Driving Miss Daisy

Alfred Uhry won a Pulitzer Prize in 1988 for his play about cranky Miss Daisy, a Southern Jewish widow loosely based on his own grandmother, and Hoke, her black chauffeur. Set between 1948 and 1973, the work is meant to illustrate the great social changes of the period through the evolving friendship of these two opposites. The play is earnest but tidy. If either of the roles is acted too broadly or uncertainly, you can hear the contrivances creak.

Good news: In this funny and touching film version, tactfully directed by Bruce Beresford (Tender Mercies), the creaks are minimal. Although the stunt casting of Dan Aykroyd as Miss Daisy's son smacks of box-office insurance, the producers have wisely asked Morgan Freeman to return as Hoke, the role he created onstage. Hoke uses humor to disarm Miss Daisy's bigotry, but when a stand must be taken, as when she refuses to let him stop to relieve himself on a long trip, Hoke's anger is magisterial. Freeman's nuanced acting is a marvel.

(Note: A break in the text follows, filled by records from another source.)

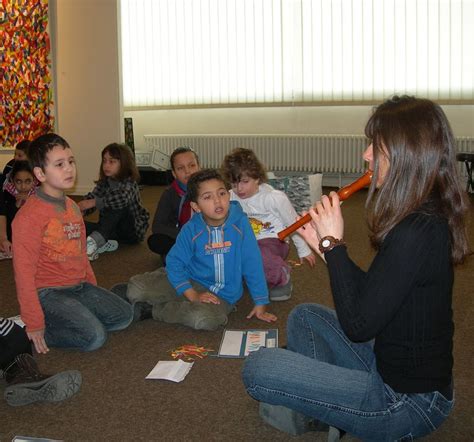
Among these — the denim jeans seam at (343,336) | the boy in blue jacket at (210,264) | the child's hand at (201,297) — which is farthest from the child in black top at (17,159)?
the denim jeans seam at (343,336)

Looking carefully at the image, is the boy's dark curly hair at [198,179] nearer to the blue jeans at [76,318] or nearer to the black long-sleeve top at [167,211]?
the blue jeans at [76,318]

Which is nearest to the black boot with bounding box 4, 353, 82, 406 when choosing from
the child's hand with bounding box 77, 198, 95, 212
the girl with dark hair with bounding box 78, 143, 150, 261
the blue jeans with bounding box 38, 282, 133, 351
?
the blue jeans with bounding box 38, 282, 133, 351

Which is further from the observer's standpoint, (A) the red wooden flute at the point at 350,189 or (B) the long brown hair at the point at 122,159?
(B) the long brown hair at the point at 122,159

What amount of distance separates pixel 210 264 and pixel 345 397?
4.19ft

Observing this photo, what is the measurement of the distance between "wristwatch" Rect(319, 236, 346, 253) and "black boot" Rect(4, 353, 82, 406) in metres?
0.99

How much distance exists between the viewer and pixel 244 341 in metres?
2.30

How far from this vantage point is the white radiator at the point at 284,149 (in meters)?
6.54

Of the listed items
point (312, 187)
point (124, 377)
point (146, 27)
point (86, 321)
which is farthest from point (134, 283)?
point (146, 27)

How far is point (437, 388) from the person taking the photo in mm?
1385

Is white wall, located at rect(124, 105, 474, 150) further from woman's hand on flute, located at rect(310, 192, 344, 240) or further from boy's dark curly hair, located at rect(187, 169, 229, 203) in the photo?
woman's hand on flute, located at rect(310, 192, 344, 240)

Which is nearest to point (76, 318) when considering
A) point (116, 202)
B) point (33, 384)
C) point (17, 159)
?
point (33, 384)

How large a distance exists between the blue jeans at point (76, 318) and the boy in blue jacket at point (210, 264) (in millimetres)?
219

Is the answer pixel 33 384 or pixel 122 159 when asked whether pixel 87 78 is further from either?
pixel 33 384

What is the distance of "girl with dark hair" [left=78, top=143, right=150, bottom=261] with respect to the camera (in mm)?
4062
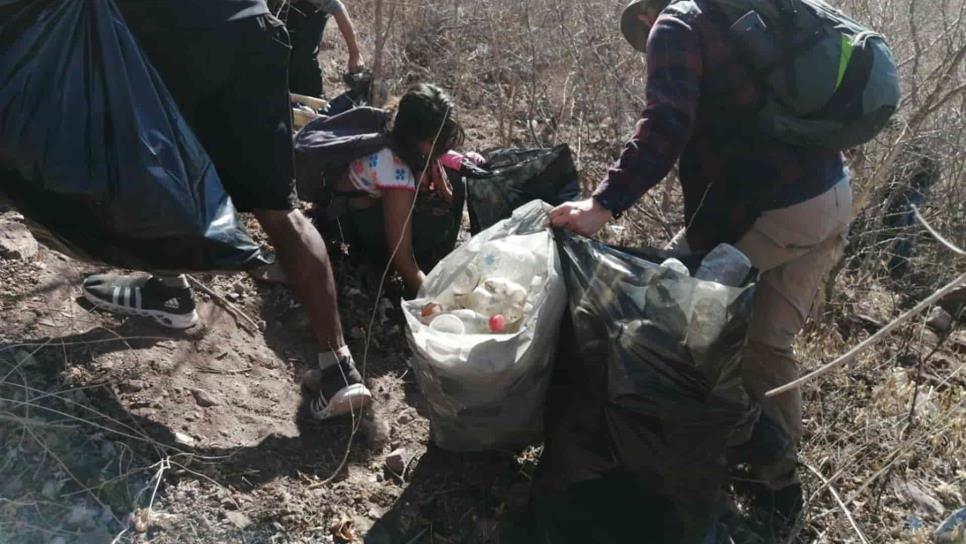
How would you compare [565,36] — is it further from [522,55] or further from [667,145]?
[667,145]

Many stars lusted to play Daisy. But theater legend Jessica Tandy (she was Blanche to Brando's Stanley in A Streetcar Named Desire) got the part, and she's glorious. This is Tandy's finest two hours onscreen in a film career that goes back to 1932. Her graceful, unfussy style is a sharp reproach to the histrionics in Steel Magnolias, the other current movie based on a Southern play. The elegant simplicity of this Daisy leaves no doubt about which is the flower of choice.